A relic from medieval times when knights removed their helmets to identify themselves. Cool. Make the gangsters take off their sheisty.
 
I once worked in an office where the only other guy on a weekend left a piece of shit in the toilet, didn't flush, and didn't use toilet paper. Nasty shit. His breath also smelled like he just ate asshole.
 
#15. NEVER be the douche that holds up the neighborhood poker hand. If you need to get another drink, shit, piss or smoke, you wait until the hand is over. You say 'I'm out' and you put in your small or big blind if necessary. THEN you can go change your tampon.
 
6. Don’t use the urinal next to an occupied one.
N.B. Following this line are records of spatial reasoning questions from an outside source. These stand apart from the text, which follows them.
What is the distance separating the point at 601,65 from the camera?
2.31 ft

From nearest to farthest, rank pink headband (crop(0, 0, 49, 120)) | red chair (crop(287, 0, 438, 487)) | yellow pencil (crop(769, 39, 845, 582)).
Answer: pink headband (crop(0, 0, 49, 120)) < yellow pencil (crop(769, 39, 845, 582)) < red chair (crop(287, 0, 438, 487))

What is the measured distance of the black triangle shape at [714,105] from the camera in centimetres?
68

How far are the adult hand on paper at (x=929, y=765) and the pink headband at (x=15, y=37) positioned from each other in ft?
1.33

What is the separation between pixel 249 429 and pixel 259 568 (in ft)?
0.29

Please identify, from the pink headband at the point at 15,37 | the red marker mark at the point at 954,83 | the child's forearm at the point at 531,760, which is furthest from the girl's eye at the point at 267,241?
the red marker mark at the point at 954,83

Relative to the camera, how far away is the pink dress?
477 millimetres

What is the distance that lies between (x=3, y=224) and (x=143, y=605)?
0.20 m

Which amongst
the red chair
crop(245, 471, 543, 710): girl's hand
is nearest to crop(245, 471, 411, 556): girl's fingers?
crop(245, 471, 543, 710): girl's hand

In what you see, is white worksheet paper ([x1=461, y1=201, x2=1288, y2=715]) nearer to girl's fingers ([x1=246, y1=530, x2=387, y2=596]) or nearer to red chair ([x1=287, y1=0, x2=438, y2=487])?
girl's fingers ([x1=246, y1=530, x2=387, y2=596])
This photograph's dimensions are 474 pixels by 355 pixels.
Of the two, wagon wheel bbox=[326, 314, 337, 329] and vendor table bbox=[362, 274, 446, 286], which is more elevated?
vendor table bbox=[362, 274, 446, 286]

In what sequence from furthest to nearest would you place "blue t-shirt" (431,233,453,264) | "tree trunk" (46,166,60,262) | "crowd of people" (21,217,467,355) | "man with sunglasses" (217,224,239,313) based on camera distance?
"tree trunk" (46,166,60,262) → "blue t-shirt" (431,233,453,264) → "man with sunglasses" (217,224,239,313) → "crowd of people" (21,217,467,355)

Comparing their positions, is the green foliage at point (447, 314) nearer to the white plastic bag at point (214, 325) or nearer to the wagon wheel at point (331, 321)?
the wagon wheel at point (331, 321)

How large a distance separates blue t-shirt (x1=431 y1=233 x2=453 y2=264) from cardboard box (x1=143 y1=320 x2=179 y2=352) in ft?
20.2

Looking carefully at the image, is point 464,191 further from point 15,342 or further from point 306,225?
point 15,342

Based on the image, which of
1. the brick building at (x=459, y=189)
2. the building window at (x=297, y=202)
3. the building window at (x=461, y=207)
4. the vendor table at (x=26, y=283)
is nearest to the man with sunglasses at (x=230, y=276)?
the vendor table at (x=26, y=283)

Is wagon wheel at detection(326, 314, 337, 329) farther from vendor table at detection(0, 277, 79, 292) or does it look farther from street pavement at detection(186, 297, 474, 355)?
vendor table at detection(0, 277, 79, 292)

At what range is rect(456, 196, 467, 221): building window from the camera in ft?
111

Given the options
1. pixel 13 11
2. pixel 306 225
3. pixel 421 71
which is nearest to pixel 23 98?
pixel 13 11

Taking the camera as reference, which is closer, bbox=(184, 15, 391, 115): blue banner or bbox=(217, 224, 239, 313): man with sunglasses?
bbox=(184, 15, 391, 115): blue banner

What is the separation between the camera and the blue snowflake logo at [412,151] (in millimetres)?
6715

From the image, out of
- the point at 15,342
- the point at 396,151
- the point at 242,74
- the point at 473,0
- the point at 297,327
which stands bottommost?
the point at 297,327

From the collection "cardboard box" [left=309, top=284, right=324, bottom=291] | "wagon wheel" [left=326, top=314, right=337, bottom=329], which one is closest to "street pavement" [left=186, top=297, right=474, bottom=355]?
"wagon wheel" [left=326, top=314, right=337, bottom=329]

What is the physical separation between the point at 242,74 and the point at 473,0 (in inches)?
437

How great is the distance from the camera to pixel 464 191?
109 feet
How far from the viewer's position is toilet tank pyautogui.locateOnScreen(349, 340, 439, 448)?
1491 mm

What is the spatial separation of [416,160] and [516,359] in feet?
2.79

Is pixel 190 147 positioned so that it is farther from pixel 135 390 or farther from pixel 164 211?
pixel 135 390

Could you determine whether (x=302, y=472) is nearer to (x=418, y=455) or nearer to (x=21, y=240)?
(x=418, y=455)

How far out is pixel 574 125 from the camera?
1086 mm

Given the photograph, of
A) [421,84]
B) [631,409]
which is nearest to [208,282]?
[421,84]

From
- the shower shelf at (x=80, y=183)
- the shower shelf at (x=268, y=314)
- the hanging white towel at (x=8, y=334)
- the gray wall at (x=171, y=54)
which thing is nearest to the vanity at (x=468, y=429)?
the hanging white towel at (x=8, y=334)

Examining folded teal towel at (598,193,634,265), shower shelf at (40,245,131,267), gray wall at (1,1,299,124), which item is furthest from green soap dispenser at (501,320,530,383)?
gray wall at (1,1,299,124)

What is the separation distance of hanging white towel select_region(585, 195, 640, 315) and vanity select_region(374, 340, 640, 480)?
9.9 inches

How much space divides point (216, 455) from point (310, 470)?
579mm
It’s like standing in line at the DMV — nobody wants to be that close to a stranger.


I do that one all the time and I’ve had guys groan at me for it lmao
 
#9 is retarded... if you're crying when your team loses, you have issues.
Crying feels good man. I cry a couple times a week even if I have nothing to be sad about.

Also I cried when Shawn Michaels lost to stone cold at wrestlemania 14. That was the day the spirit of wrestling died
 
eat pussy like it cures cancer
 
I like your list, except the tag ons for number four.

Some of the best beers of my life have been warm. Real men don't whine about drink temperatures.

And extra cheese is not necessary and often make things worse. Pizza, good pizza, doesn't need extra cheese and it can definitely take away from the pie if it's just a cheesy, greasy, soft mess.

maube this can be summed up in another rule:

Appreciate food and drink offered to you, do your best to enjoy it in it's best form but a warm beer and a slice of decent pizza eaten with still dirty hands around the back of a truck is awesome if thats what you've got.